SOURCE EXTRACT:
========================================
An XML schema example.

Figure 10.

Inspired resulting mapping rules [14].

The rules ‘dm2’ in the example are invalid rules. They will be removed by the refinement process. In this example, the book author has no laboratory (see the XML instance of Section 3.1.1.).

3.2.6. DTD2OWL

Concerning the transformation from DTD, the DTD2OWL approach [19] automatically generates an OWL ontology from the DTD. Processing at the DTD tends to convert all elements and attributes of a DTD to a class or a predicate in the target ontology. The whole DTD2OWL framework combines the mapping of a DTD to an OWL ontology, and transforming the XML document into OWL instances. The the procedure was implemented using the XSL stylesheet.

The result of this transformation is an OWL ontology capturing the semantics of the DTD structure. In Table 6, we summarize the matching rules related to the DTD constructs. The rules generate OWL constructs that are shown on the left of Table 6. The XML language allows elements with the same name, which is not allowed in OWL. This problem is overcome by renaming the second element by concatenating the parent node + ‘_’ + identical element. The DTD2OWL approach is simpler from the viewpoint of the appropriate OWL constructs with regard to XML schema elements. However, it is incomplete as it does not treat all of the constructs of the DTD definition. For example:

Attribute types: enumeration, ID, IDREF.

Different entity types: general, parametric, external, internal.

The hierarchical relationship between the declarations of elements: sequence, choice.

Mixed DTD.

Table 6.

Mapping rules defined by DTD2OWL.

DTD constructs	OWL constructs
<!ELEMENT elt x> x: element has an attribute or composed another element.	<owl:class rdf:about="#elt"> <owl:disjointWith> <– declaration of another classes–> </owl:disjointWith> <owl:class>
<!ELEMENT elt1 (elt2)>	<owl:objectProperty rdf:ID="has_elt2"> <rdf:domain rdf:ressource="#elt1"/> <rdf:range rdf:ressource="#elt2"/> </owl:objectProperty>
<!ELEMENT elt2 (#CDATA)>	<owl:DataProperty rdf="#elt2"> <rdf:domain rdf:ressource="#elt1"/> <rdf:range rdf:ressource="#String"/> </owl:DataProperty>
<!ATTLIST elt att CDATA>	<owl:class rdf:about="#elt"> <rdfs:subClassOf> <owl:Restriction> <owl:OnProperty> <owl:DataTypeProperty rdf:ID="att"> </owl:OnProperty> </owl:Restriction> </rdfs:subClassOf> </owl:class>
#FIXED value <!ENTITY entity-name “entity-value”>	owl:haseValue
#REQUIRED	owl:minCardinality (=1)
#IMPLID	owl:cardinality (=0)
NOTATION	rdfs:Comment
+	owl:minCardinality (=1)
?	owl:minCardinality (=0)
*	owl:minCardinality (=0) owl:maxCardinality (=undounded)

These constructions are the most commonly used in the DTDs. Consequently, it is necessary to extend this conversion to limit the loss of information.
========================================
ASSIGNMENT:
Please answer these questions from the DTD2OWL passage, one per line:
1. What does the DTD2OWL approach automatically generate from a DTD?
2. How is the second of two same-named elements renamed?
3. Which OWL construct does Table 6 give for the DTD construct "+"?

PROVIDED DATA:
========================================
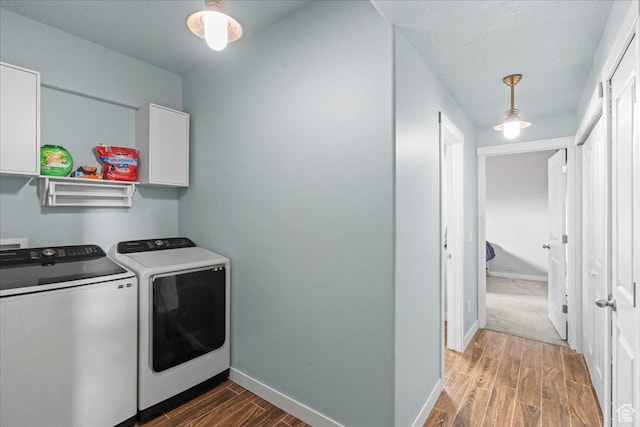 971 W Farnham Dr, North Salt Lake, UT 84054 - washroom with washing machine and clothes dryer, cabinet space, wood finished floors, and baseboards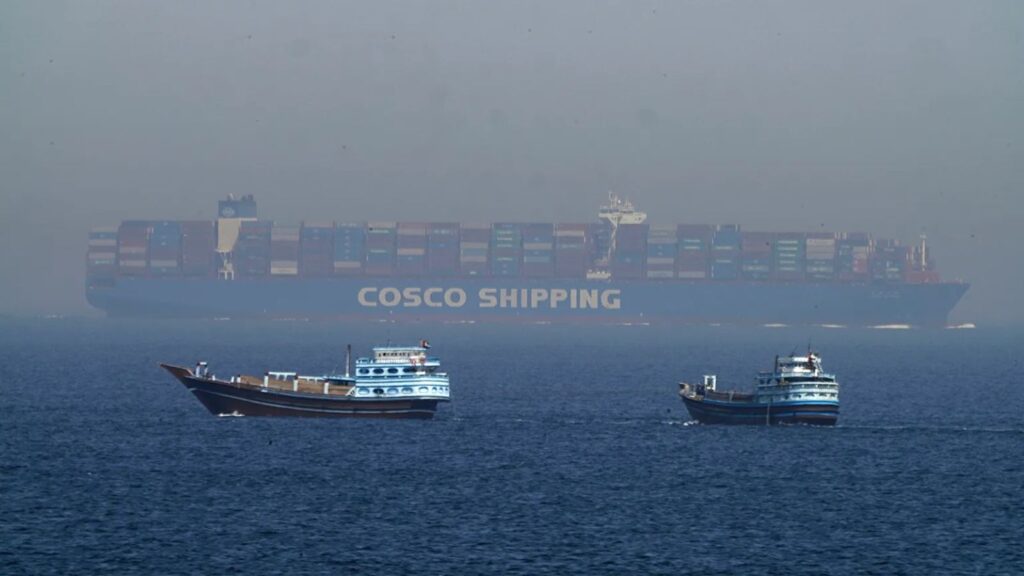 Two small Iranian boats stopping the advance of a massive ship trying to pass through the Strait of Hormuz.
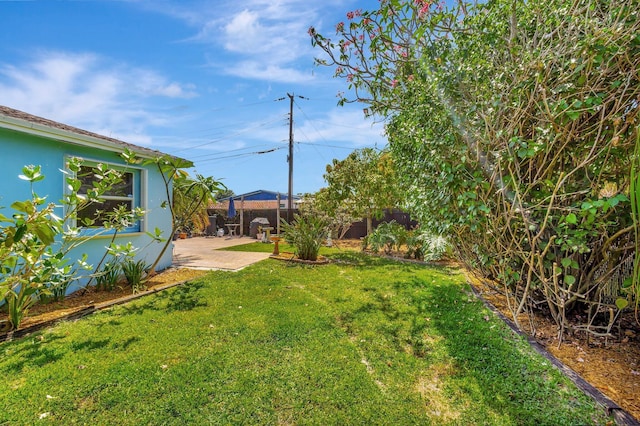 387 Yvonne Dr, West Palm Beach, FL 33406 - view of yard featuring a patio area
========================================
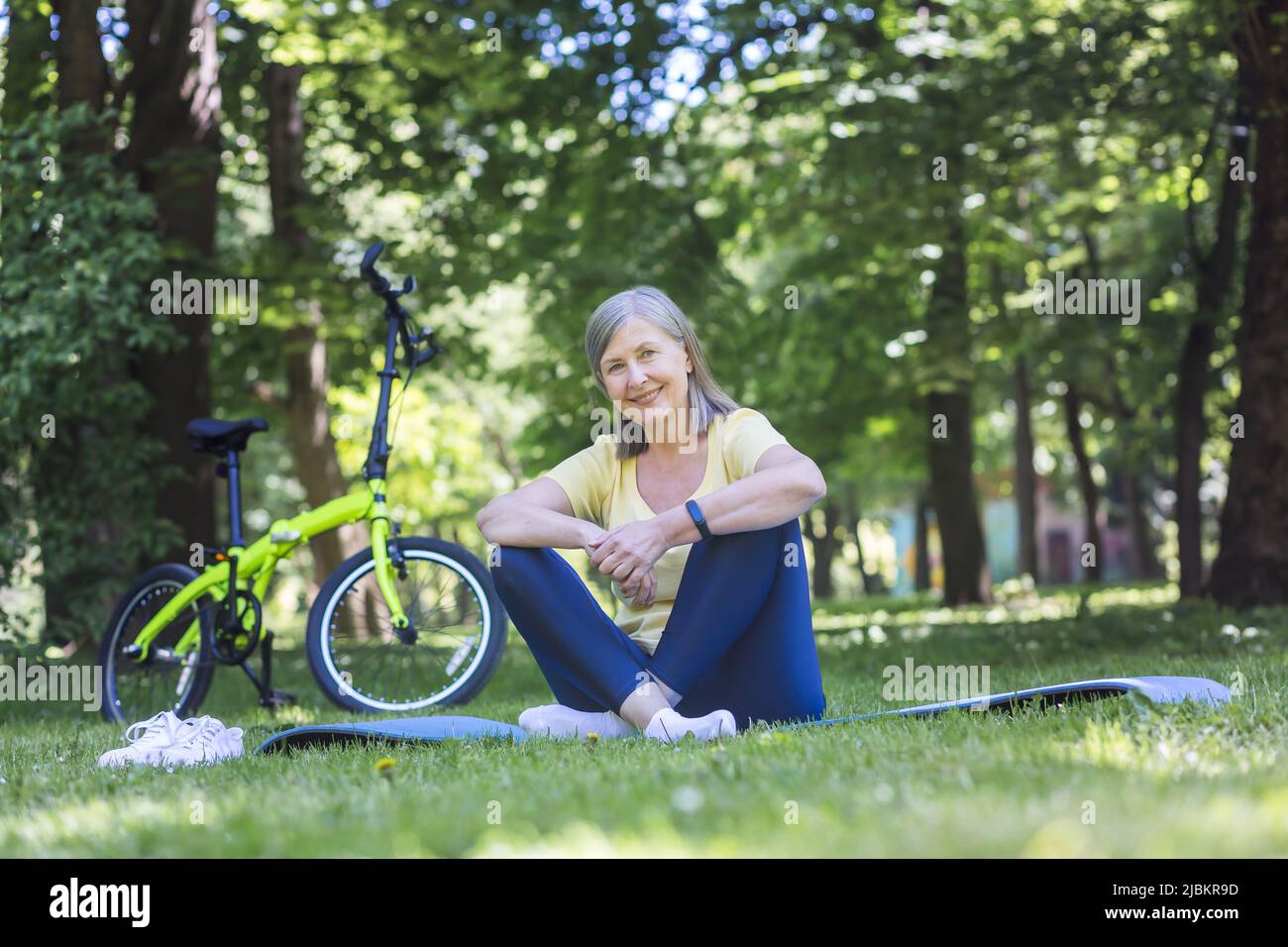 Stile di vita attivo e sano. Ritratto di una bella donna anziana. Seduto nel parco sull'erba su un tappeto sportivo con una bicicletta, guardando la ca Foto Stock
========================================
WRITTEN SOLUTION:
1. An OWL ontology.
2. By concatenating the parent node + '_' + the identical element.
3. owl:minCardinality (=1).